◆ Instruction
In the part of the material that opens with the line containing "Experience the enchantment" and closes with the line containing "Fabrication autrichienne. Sandale", swap "grey" for "blue" and leave everything else unchanged. Give back only those lines, without the pictures.

◆ Given entries

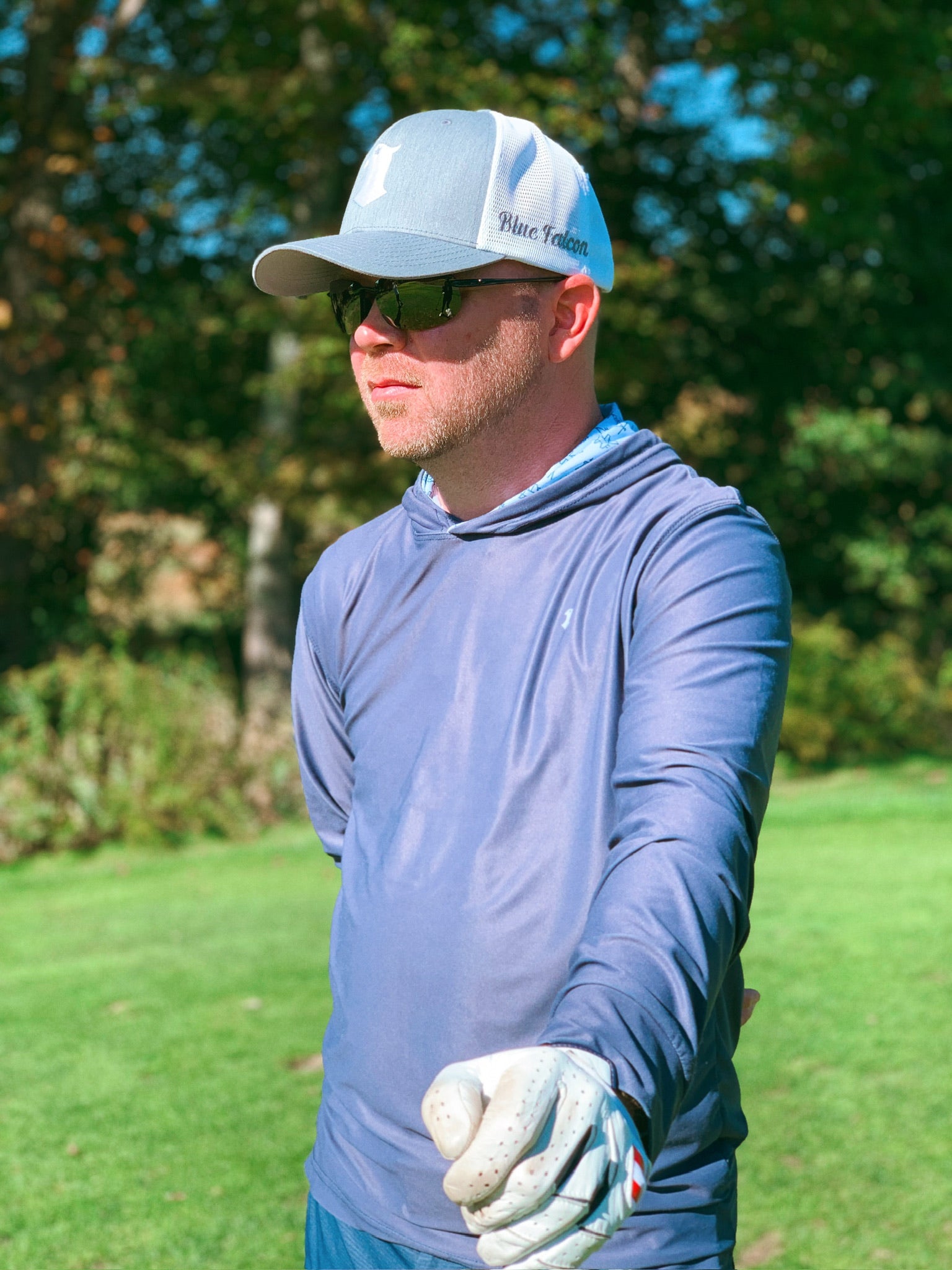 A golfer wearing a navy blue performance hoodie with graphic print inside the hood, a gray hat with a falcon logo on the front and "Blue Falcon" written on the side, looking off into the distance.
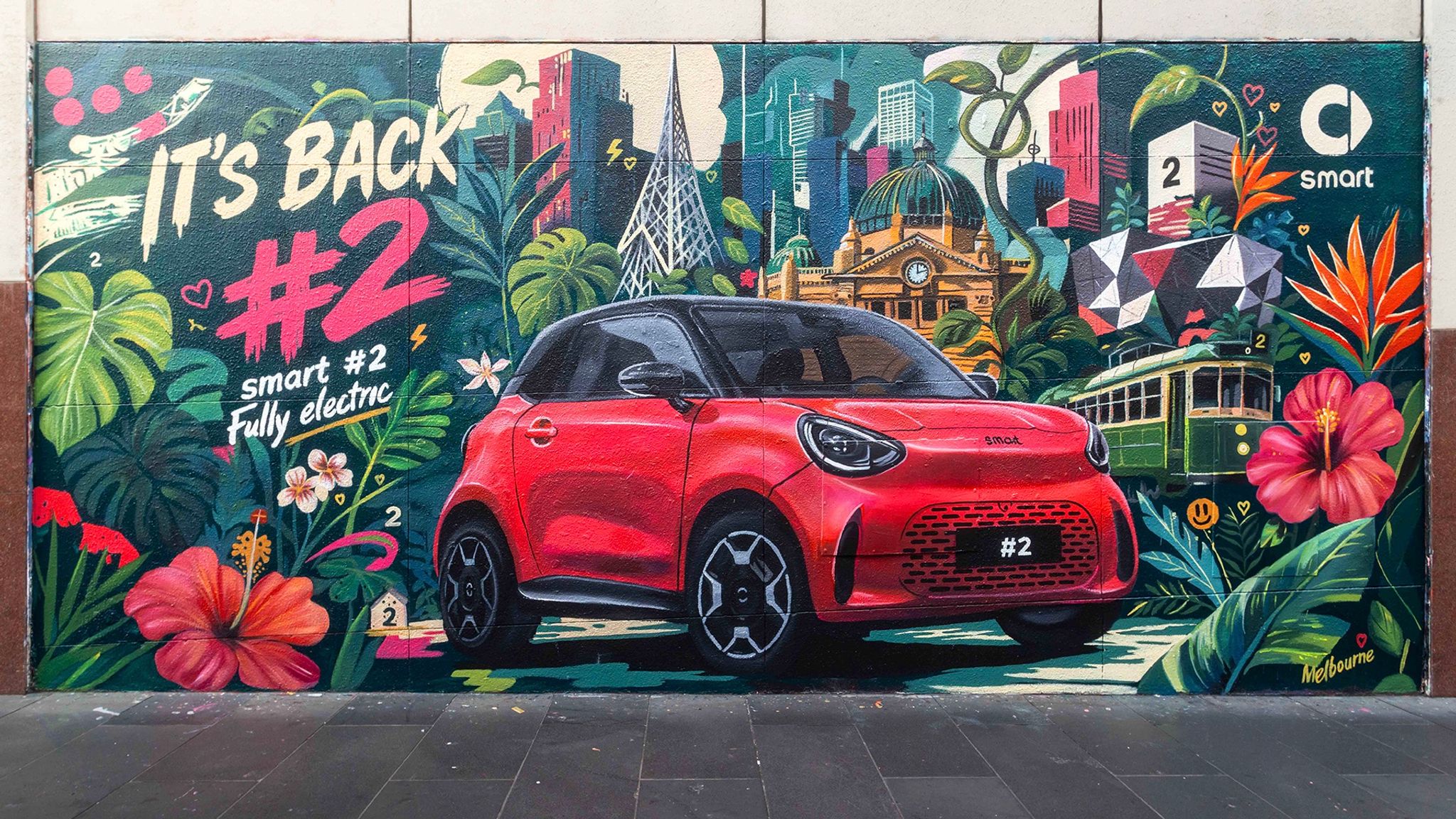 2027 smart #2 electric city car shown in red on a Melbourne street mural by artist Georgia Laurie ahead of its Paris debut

--

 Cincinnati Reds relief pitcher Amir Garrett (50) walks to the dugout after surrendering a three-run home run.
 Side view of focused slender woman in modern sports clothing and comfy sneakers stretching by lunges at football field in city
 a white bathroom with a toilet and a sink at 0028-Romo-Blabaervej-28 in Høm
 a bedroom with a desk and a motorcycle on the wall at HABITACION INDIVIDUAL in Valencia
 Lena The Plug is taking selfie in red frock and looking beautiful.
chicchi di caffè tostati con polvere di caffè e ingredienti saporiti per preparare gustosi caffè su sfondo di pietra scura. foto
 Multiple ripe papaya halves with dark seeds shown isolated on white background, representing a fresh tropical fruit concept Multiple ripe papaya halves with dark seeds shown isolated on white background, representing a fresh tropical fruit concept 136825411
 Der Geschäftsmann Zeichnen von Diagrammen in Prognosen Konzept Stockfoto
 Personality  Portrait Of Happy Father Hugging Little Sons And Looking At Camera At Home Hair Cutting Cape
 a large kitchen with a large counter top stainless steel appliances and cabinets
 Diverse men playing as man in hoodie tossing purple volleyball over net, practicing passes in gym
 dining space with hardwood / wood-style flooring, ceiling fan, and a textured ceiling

...

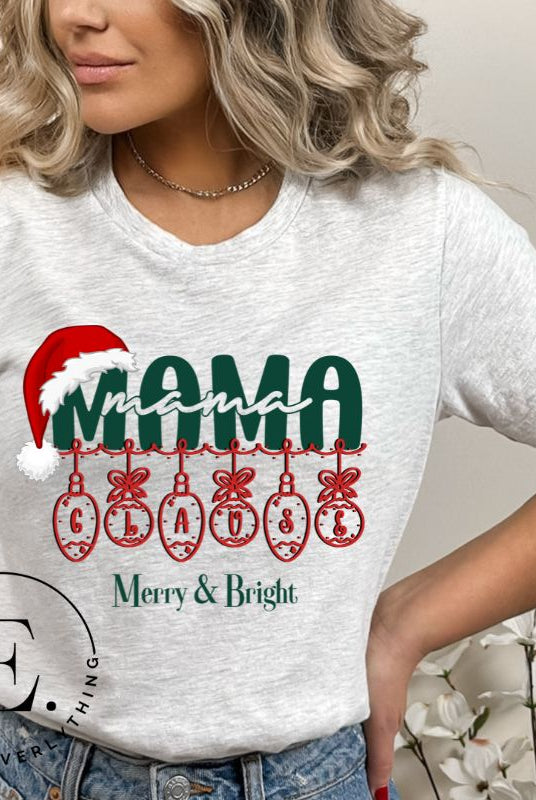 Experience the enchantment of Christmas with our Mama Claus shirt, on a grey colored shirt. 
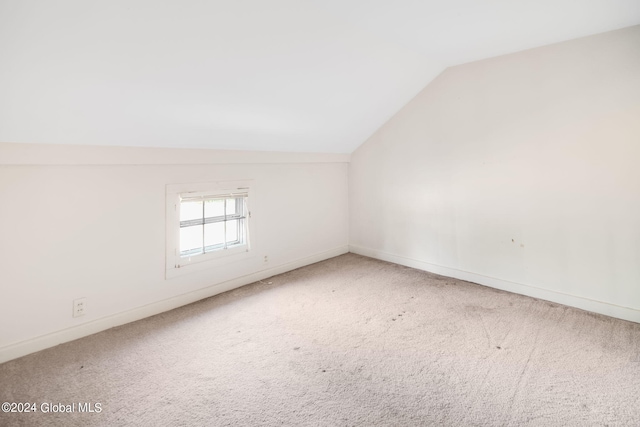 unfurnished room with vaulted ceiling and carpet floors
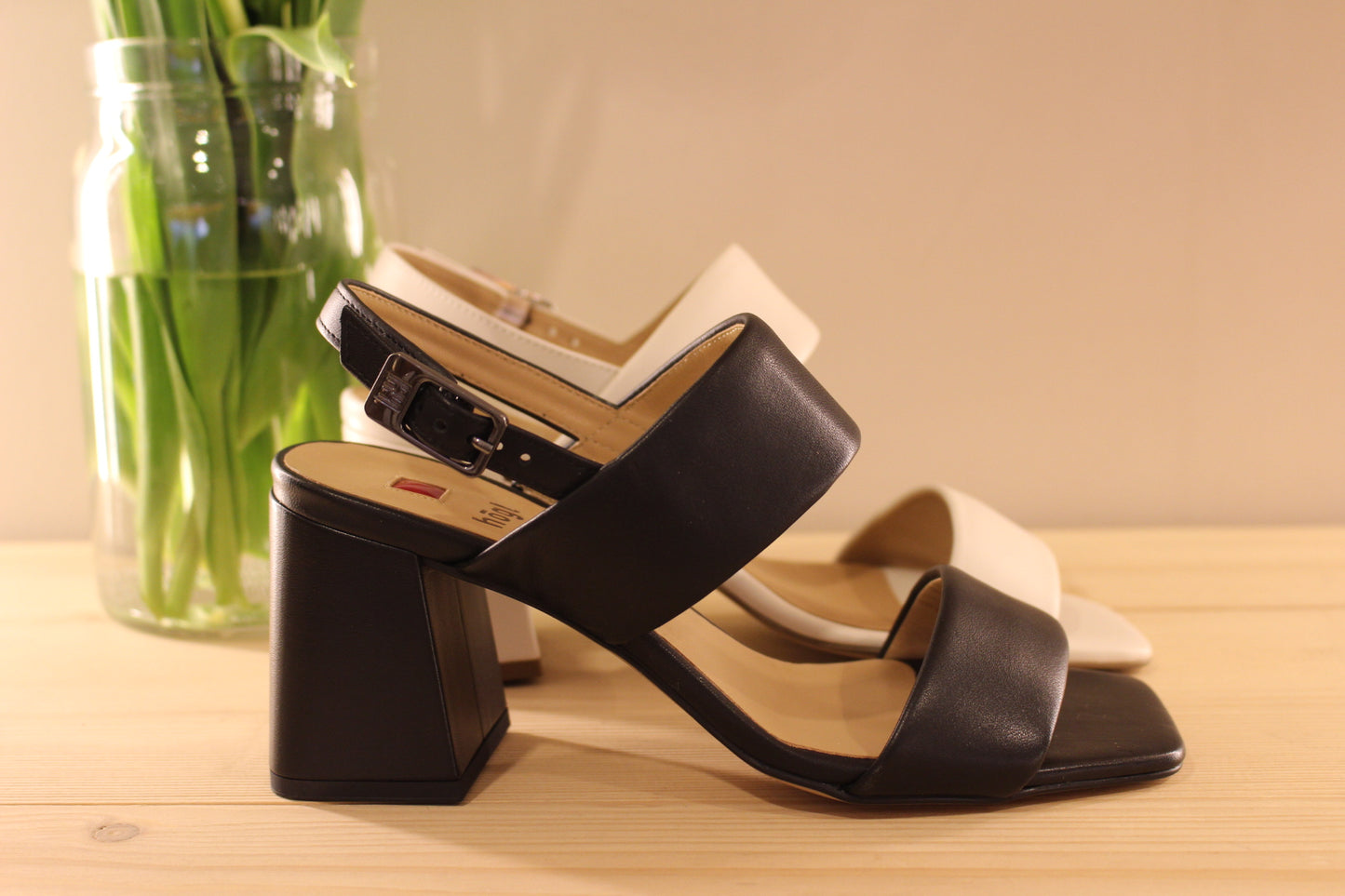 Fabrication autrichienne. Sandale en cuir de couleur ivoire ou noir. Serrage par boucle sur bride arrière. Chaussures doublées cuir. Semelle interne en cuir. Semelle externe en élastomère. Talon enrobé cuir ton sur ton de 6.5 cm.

◆ Exercise answer
 Experience the enchantment of Christmas with our Mama Claus shirt, on a blue colored shirt. 
 unfurnished room with vaulted ceiling and carpet floors
 Fabrication autrichienne. Sandale en cuir de couleur ivoire ou noir. Serrage par boucle sur bride arrière. Chaussures doublées cuir. Semelle interne en cuir. Semelle externe en élastomère. Talon enrobé cuir ton sur ton de 6.5 cm.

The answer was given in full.